Extract every line of the material that follows, keeping each one unchanged.

**Some records:**
START

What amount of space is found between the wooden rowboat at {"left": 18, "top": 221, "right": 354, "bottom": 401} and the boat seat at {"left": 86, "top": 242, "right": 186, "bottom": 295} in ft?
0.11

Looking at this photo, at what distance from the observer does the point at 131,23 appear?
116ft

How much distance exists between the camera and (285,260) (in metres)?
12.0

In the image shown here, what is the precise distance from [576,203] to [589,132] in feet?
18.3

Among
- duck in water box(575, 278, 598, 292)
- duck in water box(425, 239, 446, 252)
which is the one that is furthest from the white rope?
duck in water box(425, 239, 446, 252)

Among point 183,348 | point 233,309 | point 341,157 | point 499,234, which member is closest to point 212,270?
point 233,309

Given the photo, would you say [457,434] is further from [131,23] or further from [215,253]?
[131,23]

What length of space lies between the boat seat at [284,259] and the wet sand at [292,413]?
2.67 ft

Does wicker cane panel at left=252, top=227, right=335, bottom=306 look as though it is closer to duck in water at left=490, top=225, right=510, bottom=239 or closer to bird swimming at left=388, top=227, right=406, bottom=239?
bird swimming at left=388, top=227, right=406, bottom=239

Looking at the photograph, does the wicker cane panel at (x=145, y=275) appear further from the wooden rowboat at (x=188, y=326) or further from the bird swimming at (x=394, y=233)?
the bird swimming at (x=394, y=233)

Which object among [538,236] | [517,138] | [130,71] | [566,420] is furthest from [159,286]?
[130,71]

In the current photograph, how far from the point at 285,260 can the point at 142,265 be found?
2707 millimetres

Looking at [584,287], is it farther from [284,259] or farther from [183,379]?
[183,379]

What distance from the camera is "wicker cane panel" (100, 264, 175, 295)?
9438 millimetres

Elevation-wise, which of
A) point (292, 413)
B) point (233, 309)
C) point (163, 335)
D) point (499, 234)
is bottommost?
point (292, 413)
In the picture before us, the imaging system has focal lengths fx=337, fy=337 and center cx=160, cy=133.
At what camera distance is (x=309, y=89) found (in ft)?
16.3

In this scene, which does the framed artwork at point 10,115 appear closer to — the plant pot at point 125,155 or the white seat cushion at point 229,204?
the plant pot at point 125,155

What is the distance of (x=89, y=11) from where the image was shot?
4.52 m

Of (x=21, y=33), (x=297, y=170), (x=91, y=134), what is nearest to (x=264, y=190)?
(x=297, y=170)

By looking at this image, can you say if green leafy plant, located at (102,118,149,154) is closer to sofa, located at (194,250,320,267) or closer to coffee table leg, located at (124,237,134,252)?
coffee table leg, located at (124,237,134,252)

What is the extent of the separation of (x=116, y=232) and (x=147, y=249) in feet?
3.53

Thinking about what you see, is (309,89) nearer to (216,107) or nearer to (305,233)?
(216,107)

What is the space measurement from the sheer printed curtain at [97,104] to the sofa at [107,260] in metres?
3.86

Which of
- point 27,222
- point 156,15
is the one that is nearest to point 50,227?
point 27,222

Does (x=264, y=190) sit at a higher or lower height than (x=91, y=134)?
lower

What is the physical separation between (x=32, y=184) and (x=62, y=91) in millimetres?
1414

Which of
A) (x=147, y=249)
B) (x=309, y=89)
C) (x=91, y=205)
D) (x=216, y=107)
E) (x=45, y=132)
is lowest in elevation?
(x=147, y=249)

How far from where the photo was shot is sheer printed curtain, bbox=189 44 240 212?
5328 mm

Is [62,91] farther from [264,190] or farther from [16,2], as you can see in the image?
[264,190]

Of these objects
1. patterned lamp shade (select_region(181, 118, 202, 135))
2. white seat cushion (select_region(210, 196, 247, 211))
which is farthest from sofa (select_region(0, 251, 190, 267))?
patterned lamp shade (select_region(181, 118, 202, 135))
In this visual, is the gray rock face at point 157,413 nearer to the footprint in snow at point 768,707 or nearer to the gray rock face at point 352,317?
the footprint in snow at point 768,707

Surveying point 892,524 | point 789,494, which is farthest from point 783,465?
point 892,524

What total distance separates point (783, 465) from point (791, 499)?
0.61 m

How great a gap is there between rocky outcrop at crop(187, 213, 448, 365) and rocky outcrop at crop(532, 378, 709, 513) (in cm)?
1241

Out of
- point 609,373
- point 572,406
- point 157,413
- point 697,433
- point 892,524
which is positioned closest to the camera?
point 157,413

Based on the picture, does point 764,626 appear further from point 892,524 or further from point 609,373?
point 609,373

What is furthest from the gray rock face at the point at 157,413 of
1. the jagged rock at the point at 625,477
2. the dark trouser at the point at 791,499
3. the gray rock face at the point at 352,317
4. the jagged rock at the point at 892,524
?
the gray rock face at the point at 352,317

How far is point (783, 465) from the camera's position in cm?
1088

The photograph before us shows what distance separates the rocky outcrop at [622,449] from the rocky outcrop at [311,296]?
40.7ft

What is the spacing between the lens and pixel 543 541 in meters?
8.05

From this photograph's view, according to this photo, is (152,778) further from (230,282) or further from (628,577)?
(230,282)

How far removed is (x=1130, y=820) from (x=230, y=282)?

END

**Completed task:**
What amount of space is found between the wooden rowboat at {"left": 18, "top": 221, "right": 354, "bottom": 401} and the boat seat at {"left": 86, "top": 242, "right": 186, "bottom": 295} in ft?
0.11

Looking at this photo, at what distance from the observer does the point at 131,23 appear?
116ft

How much distance exists between the camera and (285,260) (in metres)?
12.0

In the image shown here, what is the precise distance from [576,203] to [589,132] in feet?
18.3

Among
- duck in water box(575, 278, 598, 292)
- duck in water box(425, 239, 446, 252)
which is the one that is furthest from the white rope?
duck in water box(425, 239, 446, 252)

Among point 183,348 | point 233,309 | point 341,157 | point 499,234, which member is closest to point 212,270?
point 233,309

Given the photo, would you say [457,434] is further from [131,23] or further from [215,253]?
[131,23]

What length of space lies between the boat seat at [284,259] and the wet sand at [292,413]?
2.67 ft

Does wicker cane panel at left=252, top=227, right=335, bottom=306 look as though it is closer to duck in water at left=490, top=225, right=510, bottom=239 or closer to bird swimming at left=388, top=227, right=406, bottom=239?
bird swimming at left=388, top=227, right=406, bottom=239

Looking at the photograph, does the wicker cane panel at (x=145, y=275) appear further from the wooden rowboat at (x=188, y=326) or further from the bird swimming at (x=394, y=233)?
the bird swimming at (x=394, y=233)

Which object among [538,236] | [517,138] | [130,71] | [566,420] is furthest from [159,286]?
[130,71]

In the current photograph, how far from the point at 285,260 can the point at 142,265 be found?
2707 millimetres

Looking at [584,287], is it farther from [284,259] or farther from [183,379]?
[183,379]

What distance from the camera is "wicker cane panel" (100, 264, 175, 295)?
9438 millimetres

Elevation-wise, which of
A) point (292, 413)
B) point (233, 309)
C) point (163, 335)
D) point (499, 234)
is bottommost?
point (292, 413)
In the picture before us, the imaging system has focal lengths fx=337, fy=337 and center cx=160, cy=133.
At what camera distance is (x=309, y=89) found (in ft)?
16.3

In this scene, which does the framed artwork at point 10,115 appear closer to — the plant pot at point 125,155 or the white seat cushion at point 229,204?
the plant pot at point 125,155

What is the distance of (x=89, y=11) from where the image was shot?
4.52 m

Of (x=21, y=33), (x=297, y=170), (x=91, y=134), what is nearest to (x=264, y=190)?
(x=297, y=170)

By looking at this image, can you say if green leafy plant, located at (102,118,149,154) is closer to sofa, located at (194,250,320,267) or closer to coffee table leg, located at (124,237,134,252)?
coffee table leg, located at (124,237,134,252)

What is the extent of the separation of (x=116, y=232) and (x=147, y=249) in feet?
3.53

Thinking about what you see, is (309,89) nearer to (216,107) or nearer to (305,233)?
(216,107)

What is the space measurement from the sheer printed curtain at [97,104] to the sofa at [107,260] in metres?
3.86

Which of
- point 27,222
- point 156,15
is the one that is nearest to point 50,227?
point 27,222

Does (x=264, y=190) sit at a higher or lower height than (x=91, y=134)?
lower

What is the physical separation between (x=32, y=184) and (x=62, y=91) in millimetres?
1414

Which of
A) (x=147, y=249)
B) (x=309, y=89)
C) (x=91, y=205)
D) (x=216, y=107)
E) (x=45, y=132)
is lowest in elevation?
(x=147, y=249)

How far from where the photo was shot is sheer printed curtain, bbox=189 44 240 212?
5328 mm

Is [62,91] farther from [264,190] or farther from [16,2], as you can see in the image?
[264,190]

Of these objects
1. patterned lamp shade (select_region(181, 118, 202, 135))
2. white seat cushion (select_region(210, 196, 247, 211))
which is farthest from sofa (select_region(0, 251, 190, 267))?
patterned lamp shade (select_region(181, 118, 202, 135))
In this visual, is the gray rock face at point 157,413 nearer to the footprint in snow at point 768,707 or nearer to the gray rock face at point 352,317?
the footprint in snow at point 768,707

Surveying point 892,524 | point 789,494, which is farthest from point 783,465?
point 892,524

What total distance separates point (783, 465) from point (791, 499)?
0.61 m

How great a gap is there between rocky outcrop at crop(187, 213, 448, 365) and rocky outcrop at crop(532, 378, 709, 513) (in cm)?
1241

Out of
- point 609,373
- point 572,406
- point 157,413
- point 697,433
- point 892,524
which is positioned closest to the camera?
point 157,413

Based on the picture, does point 764,626 appear further from point 892,524 or further from point 609,373?
point 609,373

What is furthest from the gray rock face at the point at 157,413 of
1. the jagged rock at the point at 625,477
2. the dark trouser at the point at 791,499
3. the gray rock face at the point at 352,317
4. the jagged rock at the point at 892,524
?
the gray rock face at the point at 352,317

How far is point (783, 465) from the camera's position in cm?
1088

The photograph before us shows what distance separates the rocky outcrop at [622,449] from the rocky outcrop at [311,296]?
40.7ft

What is the spacing between the lens and pixel 543 541 in meters?
8.05

From this photograph's view, according to this photo, is (152,778) further from (230,282) or further from (628,577)?
(230,282)

How far removed is (x=1130, y=820) from (x=230, y=282)?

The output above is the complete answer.